* EXERCISE BRIEF *
In the stretch of lines from the one containing "Original Xerox Phaser" through the one containing "Neha Herbal Rachni", swap "Clear Case" for "Hard Case" and write out those lines with everything else unchanged. Leave the pictures out.

* RECORDS SHOWN *

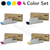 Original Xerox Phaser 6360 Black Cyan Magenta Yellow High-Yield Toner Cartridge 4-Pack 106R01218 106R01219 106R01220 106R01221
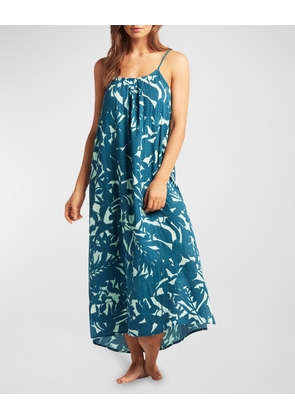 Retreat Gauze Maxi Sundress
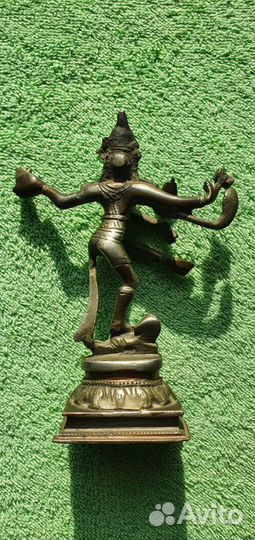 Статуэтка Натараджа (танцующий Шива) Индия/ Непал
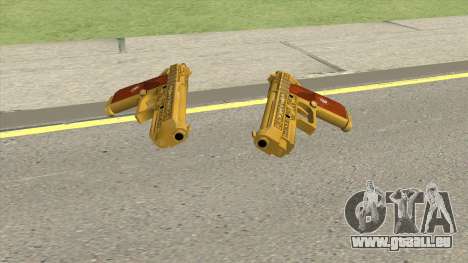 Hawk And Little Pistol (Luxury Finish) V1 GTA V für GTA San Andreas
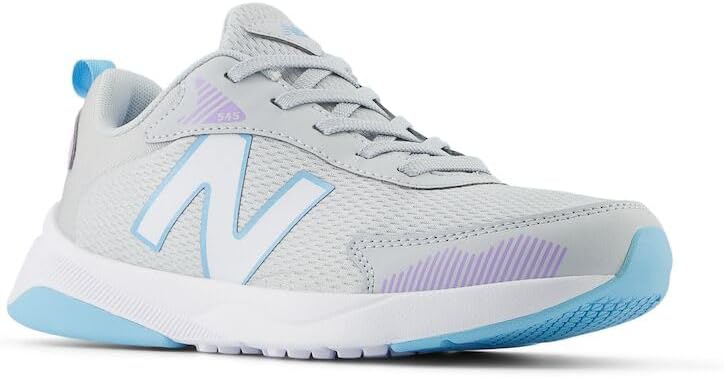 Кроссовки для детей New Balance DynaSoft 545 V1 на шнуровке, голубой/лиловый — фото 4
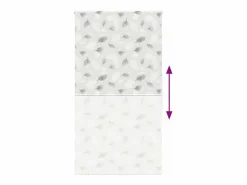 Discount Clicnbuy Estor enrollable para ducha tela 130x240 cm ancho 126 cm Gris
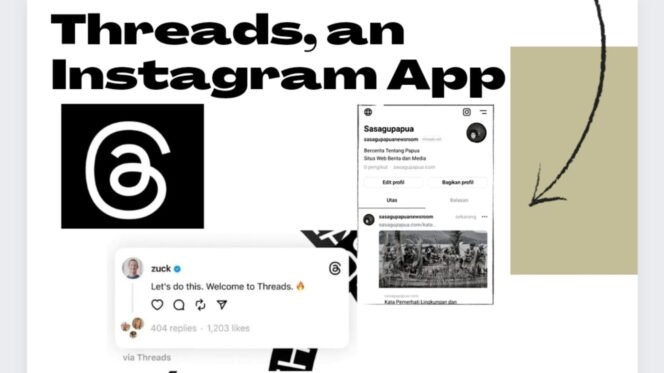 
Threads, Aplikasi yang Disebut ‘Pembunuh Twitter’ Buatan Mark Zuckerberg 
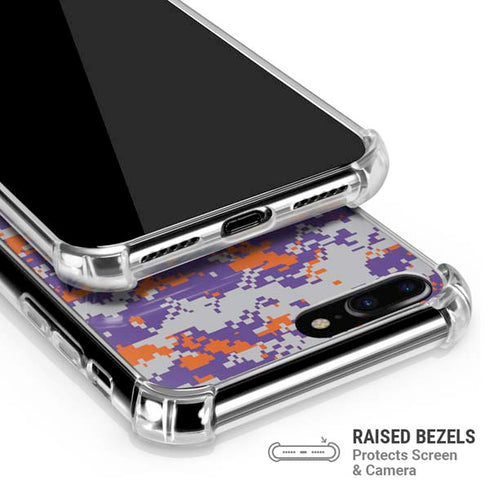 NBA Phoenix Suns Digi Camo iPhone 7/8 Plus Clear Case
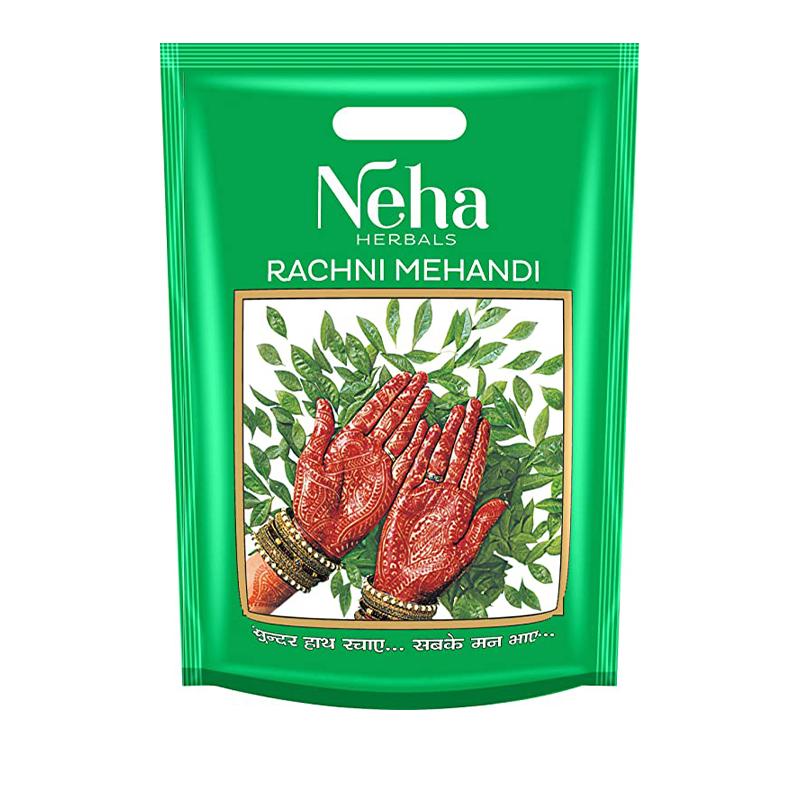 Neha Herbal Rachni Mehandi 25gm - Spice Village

* * *

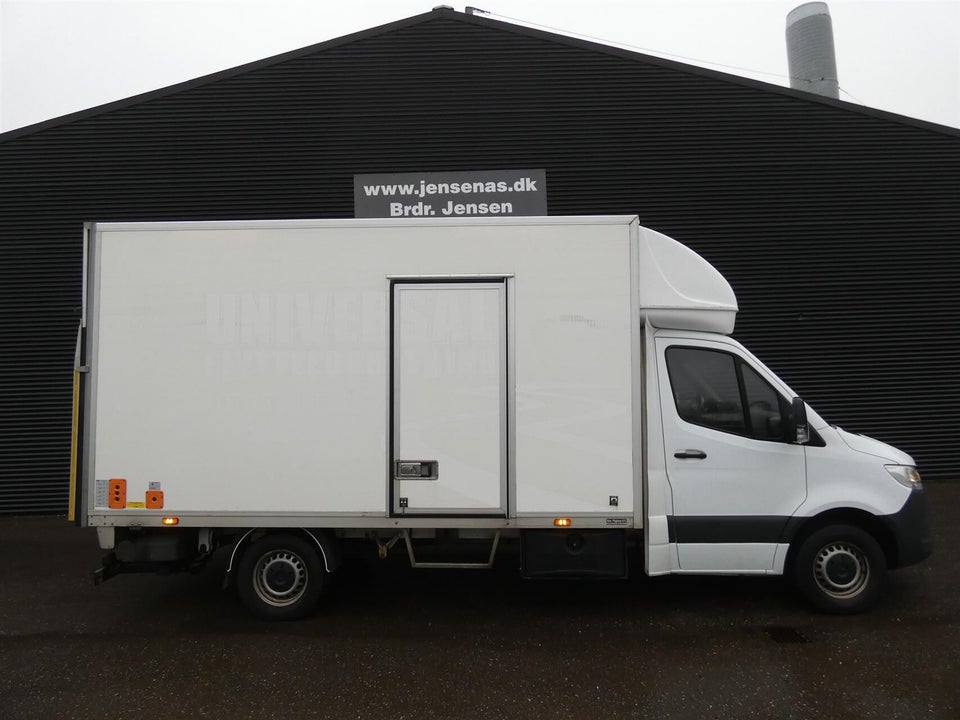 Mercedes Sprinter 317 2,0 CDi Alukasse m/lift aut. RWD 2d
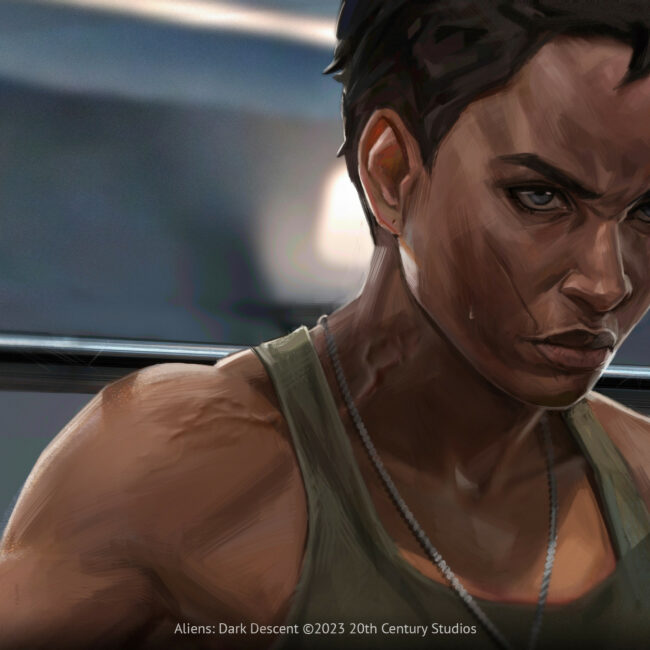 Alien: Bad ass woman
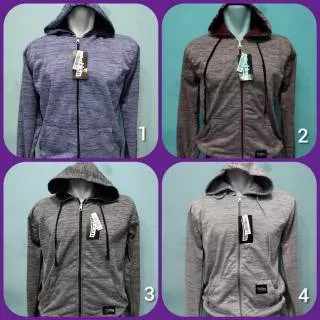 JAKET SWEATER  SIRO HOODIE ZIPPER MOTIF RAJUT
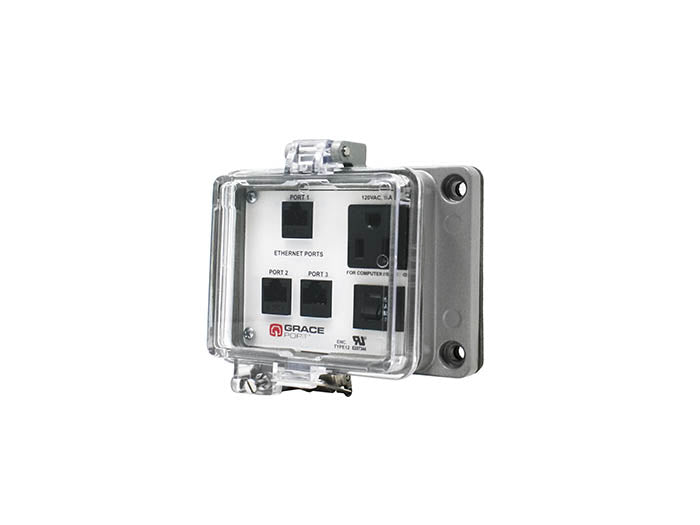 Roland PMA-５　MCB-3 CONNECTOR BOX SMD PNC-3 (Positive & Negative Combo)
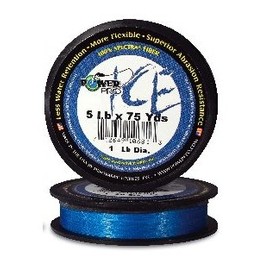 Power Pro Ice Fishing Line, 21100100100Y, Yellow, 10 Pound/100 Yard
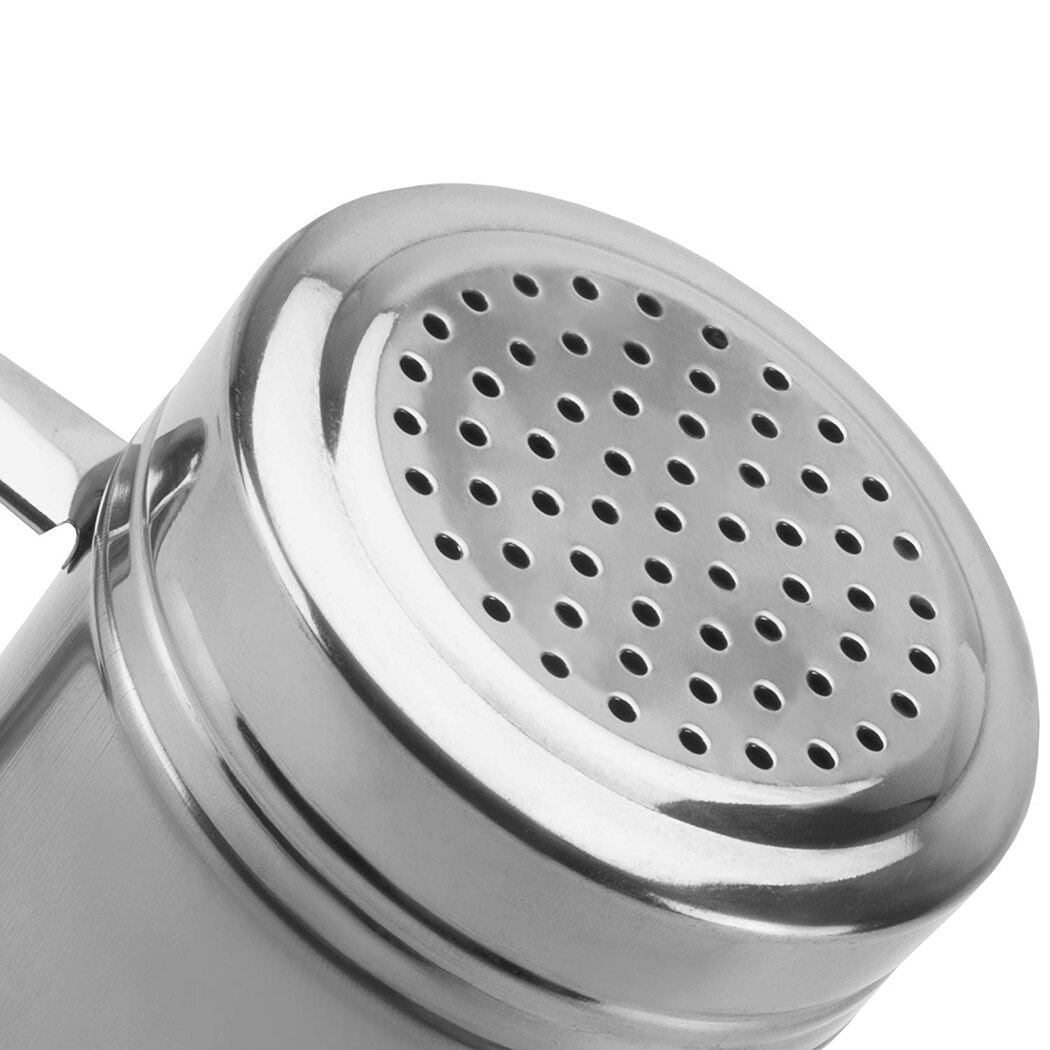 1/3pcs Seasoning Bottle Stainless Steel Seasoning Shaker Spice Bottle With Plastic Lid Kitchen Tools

* SOLVED EXERCISE *
 Original Xerox Phaser 6360 Black Cyan Magenta Yellow High-Yield Toner Cartridge 4-Pack 106R01218 106R01219 106R01220 106R01221
 Retreat Gauze Maxi Sundress
 Статуэтка Натараджа (танцующий Шива) Индия/ Непал
 Hawk And Little Pistol (Luxury Finish) V1 GTA V für GTA San Andreas
 Кроссовки для детей New Balance DynaSoft 545 V1 на шнуровке, голубой/лиловый — фото 4
 Discount Clicnbuy Estor enrollable para ducha tela 130x240 cm ancho 126 cm Gris
Threads, Aplikasi yang Disebut ‘Pembunuh Twitter’ Buatan Mark Zuckerberg 
 NBA Phoenix Suns Digi Camo iPhone 7/8 Plus Hard Case
 Neha Herbal Rachni Mehandi 25gm - Spice Village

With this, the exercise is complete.